UMSU issued an apology today after a student was allowed into the Hub Halloween Haunt Oct. 26 wearing a costume that has been criticized as culturally appropriative.

The statement said UMSU has “a safe environment policy that prohibits racism in any form and in any of our spaces, including the Hub, and we recognize that cultural appropriation is a form of racism.”

The costume in question, a head dress – feathered head gear typically given to Indigenous leaders as gifts and used for ceremonial occasions by Indigenous groups – sparked debate over social media after an Indigenous student posted a screenshot of the Instagram photo on social media.

The photo was liked by UMSU vice-president finance and operations Mbuli Matshe, who has publicly apologized.

“I was going through a couple of Hub Halloween social posts, and I was liking through them,” he said. “I was liking through them because they were posted at the Hub, and I wanted to be supportive.”

“I wasn’t by any marks trying to be malicious or be culturally insensitive,” he said. “I should’ve been more aware with my actions.”

UMSU president Jakob Sanderson said no UMSU executives attended the event but hoped it could be used as a chance to learn.

“I hope that we can use this as a learning experience for UMSU, I hope the individual can use this as a learning experience,” he said.

“And I think that going forward certainly all of our executives and all of our staff, full-time and part-time and within our businesses, I think really everyone at this university could benefit from more training in terms of cultural sensitivity.”

UMSU’s safe environment policy prohibits “discriminatory or harassing behaviours and actions” in UMSU-operated spaces, and Sanderson said cultural appropriation “certainly” falls under that policy.

The individual wearing the costume, U of M student Shoka Subedar, said he is Indigenous and the costume was meant to refer to the Village People, a disco group best known for its use of costumes.

“I won’t defend the actions of wearing the outfit that is in question, however I will explain the situation accurately,” he said.

“As the photo was taken from the back it is impossible to tell that I was wearing sunglasses and in fact was portraying Angel Morales of the band the Village People.
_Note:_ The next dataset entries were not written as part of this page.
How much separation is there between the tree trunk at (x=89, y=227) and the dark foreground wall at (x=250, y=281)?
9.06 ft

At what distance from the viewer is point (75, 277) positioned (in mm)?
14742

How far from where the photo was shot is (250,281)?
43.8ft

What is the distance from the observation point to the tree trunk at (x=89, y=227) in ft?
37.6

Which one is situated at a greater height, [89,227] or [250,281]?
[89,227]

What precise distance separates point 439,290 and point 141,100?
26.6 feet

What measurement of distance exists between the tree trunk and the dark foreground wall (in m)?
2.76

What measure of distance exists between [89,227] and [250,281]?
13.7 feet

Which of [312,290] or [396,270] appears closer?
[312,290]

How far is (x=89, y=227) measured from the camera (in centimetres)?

Being that I am of Indigenous background, the intent of the outfit was not to mock nor ridicule Indigenous culture.”

Subedar also apologized to “anyone who was hurt by these actions, however my intent was never to inflict pain.”
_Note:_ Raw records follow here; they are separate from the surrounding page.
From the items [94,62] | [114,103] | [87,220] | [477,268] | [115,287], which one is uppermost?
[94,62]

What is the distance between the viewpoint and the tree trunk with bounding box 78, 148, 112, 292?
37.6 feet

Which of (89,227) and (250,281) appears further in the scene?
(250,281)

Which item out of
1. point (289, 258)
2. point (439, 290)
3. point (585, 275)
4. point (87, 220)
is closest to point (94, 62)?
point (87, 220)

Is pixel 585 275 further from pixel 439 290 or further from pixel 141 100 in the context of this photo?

According to Sanderson, “multiple” employees at the Hub had approached Subedar but allowed him to stay when he explained he himself was Indigenous.

Hub manager Brandon Whyte called the response a “gigantic assumption.”

“It was a young man who was ignorant of his own teachings and learnings and thought that he was celebrating his culture, because he was Indigenous himself,” he said.

Whyte, who is Métis, said he reached out to Subedar personally.

“We certainly don’t condone racism in any way, shape or form or cultural appropriation, but in this case it’s clearly, by definition, his own culture, so [it’s] not being appropriated,” he said.

“I just feel bad for him that he thought he was celebrating his culture, but he was ignorant to the fact that it was obviously quite disrespectful.”

After checking security cameras, Whyte said it was revealed Subedar entered The Hub while there was not a doorman present, which he called “very rare.”

Whyte said an email was sent out to all Hub staff concerning the situation.

“Any form of disrespect to any culture has to be reported to me,” he said, “and people have to be fully aware of it.”